Steps to Replace K&T Wiring

Sadly if you have an aging knob and tube wiring system, you will likely need to have it removed and replaced. Tampering with it will only buy you time, and with all modern electricians using up-to-date systems, it makes it difficult to continue using an obsolete application like k&t. Also, it’s impossible to ground wire an existing knob and tube system to bring it up to date, so your best bet is to replace it all.

electrician installing knob and tube wiring

It’s also important to note that the first sign of exposed wires is when you should replace it. If a visible area of your copper wiring is exposed, chances are high it’s exposed somewhere else, which means your home is at risk of fire or other electrical issues.

Here are the steps to replacing knob and tube wiring you can take as a homeowner.

  1. Do not do it yourself. DIY electrical work is never recommended, but especially with an old system like this. It will be challenging to navigate, and finding replacement parts to work with can prove difficult.
  2. Call your local electrician like Electric City to do a full inspection of your home’s electrical.
  3. Get an estimate! The sooner you get an estimate, the sooner you can budget for your rewiring. It is not cheap, and you should expect to spend anywhere from $5,000 to $15,000 to rewire your entire home.

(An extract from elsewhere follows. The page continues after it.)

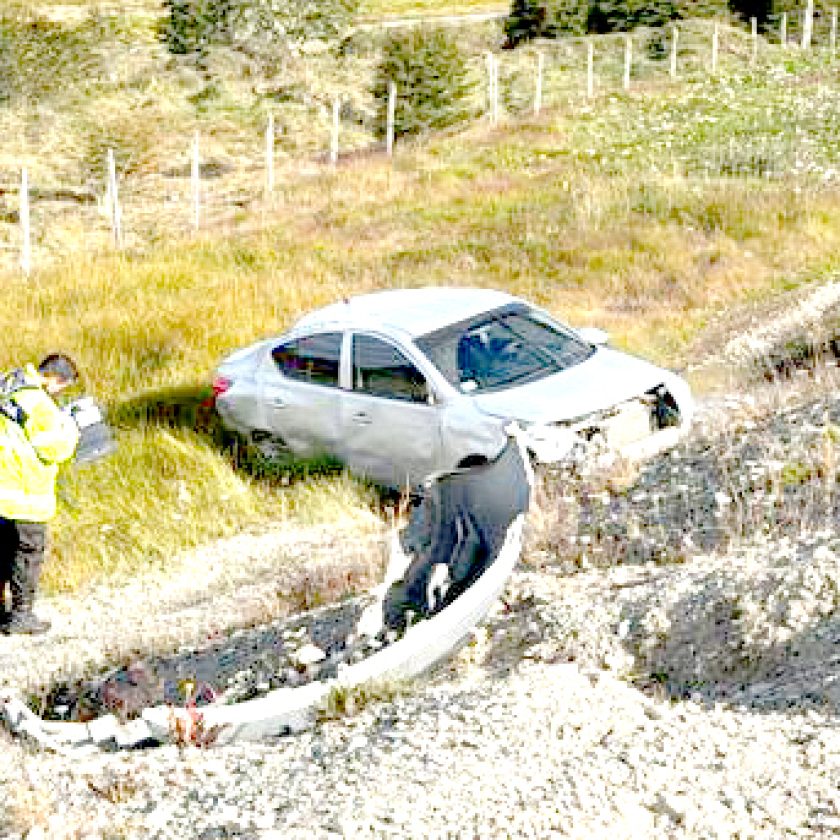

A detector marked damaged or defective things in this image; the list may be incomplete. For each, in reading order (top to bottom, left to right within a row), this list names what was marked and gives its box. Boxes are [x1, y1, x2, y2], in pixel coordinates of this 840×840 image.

The cost ranges greatly depending on the size and number of stories of your home.
  4. Schedule a time to get it done. You will likely need to be without electricity for a few days while the work gets done, so plan ahead and don’t leave a full fridge or freezer, and plan to spend the night elsewhere.
  5. Enjoy your new wiring! With new wiring installed, you can now run as many appliances as you like at once without worrying about blown fuses or loss of power.

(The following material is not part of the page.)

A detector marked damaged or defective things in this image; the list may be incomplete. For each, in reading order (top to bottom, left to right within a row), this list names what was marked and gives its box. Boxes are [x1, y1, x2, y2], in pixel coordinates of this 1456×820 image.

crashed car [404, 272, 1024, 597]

expert electrician meeting a homeowner; knob and tube wiring

Call Electric City And Set Up Your FREE Inspection

If you need rewiring in your home, call Electric City. We can remove old wiring, replace it with new, efficient wiring in no time and with no hassle to you. Our dedicated team of technicians is here to make it easy for you. So whether you have knob and tube wiring in need of replacement or are just looking for an inspection, we can handle it all.


How do I know if I have knob and tube wiring?

Knob and tube wiring is a type of old wiring system that uses ceramic knobs and tubes to run electrical wires through walls and ceilings. If you have knob and tube wiring, you will usually see ceramic knobs attached to visible wires running through the walls and ceilings of your home.

What is bad about knob and tube wiring?

Knob and tube wiring is considered outdated and unsafe, as it is not up to modern safety standards. The insulation on the wiring can degrade over time, creating a fire hazard. Additionally, the wiring may not be suitable for modern electrical devices.

Can you live with knob and tube wiring?

It is not recommended to live in a home with knob and tube wiring, as it is outdated and unsafe. If you do live in a home with knob and tube wiring, you should have a qualified electrician inspect the wiring and make any necessary repairs or upgrades.